__Document segment__.
+ + + + + + +
Unknown Speaker  0:53  
All right, thanks, man as well, yes, I've been feeling for some time that equity release is a really good way, these days for releasing capital in retirement for, particularly for those who haven't got a lot of assets beyond their property. And I've seen many examples, particularly of elderly ladies getting to a certain age, not wanting to move, and rightly so because they've got their whole infrastructure of friends. And they know the hairdresser. And they know the grocer, and they know the postman, they've got all their infrastructure around them, they can probably walk their way around their flat blind. And actually, you know, as they come into old age, it's better that they stay put for as long as possible, the last thing they want to do is to go into a nursing home. And they often don't want to move house at all, their key asset is their property. And the modern form of equity release is one way one can draw the money down gradually, rather than taking a big lump sum and paying the compound interest from day one on the big lump sum. If you agree a notional figure with your equities lender, and then draw that down gradually, you only pay the compound interest on that which you've drawn down. And therefore the interest doesn't accelerate in the same way towards the value of the asset. And actually you can make that lasts for some considerable period of time, whilst staying put in your own home. And I find that a very useful thing for elderly people. But it's moved on from that too, because the money that you're taking out of your property is, in fact, tax free. And what I've found is that wealthier people who have perhaps more than one property, perhaps two or three, are looking at this as another way of taking capital getting capital into their retirement in quite a tax efficient fashion, is very much a first world problem. And we should remember these people, we can't feel sorry for them, they will, they've got assets, they might have stocks and shares. But if they sell their stocks and shares to pay for, they might not have enough dividend income to pay for the the income that they need. So they still sought shell sell their social shares and draw them down that way. But they will be paying capital gains on that. Whereas if they take it out of their property assets, they can maintain their lifestyle have their two or three properties move around, have a great time, whilst having enough money to live on.
+ + + + + + +
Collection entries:

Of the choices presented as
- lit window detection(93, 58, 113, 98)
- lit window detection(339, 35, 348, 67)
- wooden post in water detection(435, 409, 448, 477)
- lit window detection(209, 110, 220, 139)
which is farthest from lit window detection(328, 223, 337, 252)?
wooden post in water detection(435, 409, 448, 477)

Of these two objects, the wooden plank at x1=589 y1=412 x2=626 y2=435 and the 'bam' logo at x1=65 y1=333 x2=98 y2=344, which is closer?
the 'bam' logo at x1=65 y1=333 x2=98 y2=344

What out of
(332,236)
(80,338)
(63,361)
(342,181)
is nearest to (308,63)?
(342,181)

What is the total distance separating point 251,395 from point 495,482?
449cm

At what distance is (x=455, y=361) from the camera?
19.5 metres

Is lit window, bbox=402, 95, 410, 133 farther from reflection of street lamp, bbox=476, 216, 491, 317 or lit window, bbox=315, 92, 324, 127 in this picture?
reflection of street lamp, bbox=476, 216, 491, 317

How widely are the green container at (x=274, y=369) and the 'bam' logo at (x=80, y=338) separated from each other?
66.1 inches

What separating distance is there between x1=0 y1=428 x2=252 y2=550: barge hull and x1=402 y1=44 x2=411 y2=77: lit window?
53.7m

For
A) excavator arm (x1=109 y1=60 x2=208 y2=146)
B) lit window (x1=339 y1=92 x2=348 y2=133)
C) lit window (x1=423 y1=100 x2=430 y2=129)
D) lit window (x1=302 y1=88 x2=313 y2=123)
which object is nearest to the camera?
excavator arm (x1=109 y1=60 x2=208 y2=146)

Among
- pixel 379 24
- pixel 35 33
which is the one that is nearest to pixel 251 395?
+ + + + + + +
__What is needed__. In the equity release transcript, what are all the people that elderly ladies are said to "know"?

__Output of the exercise__. The hairdresser, the grocer, and the postman.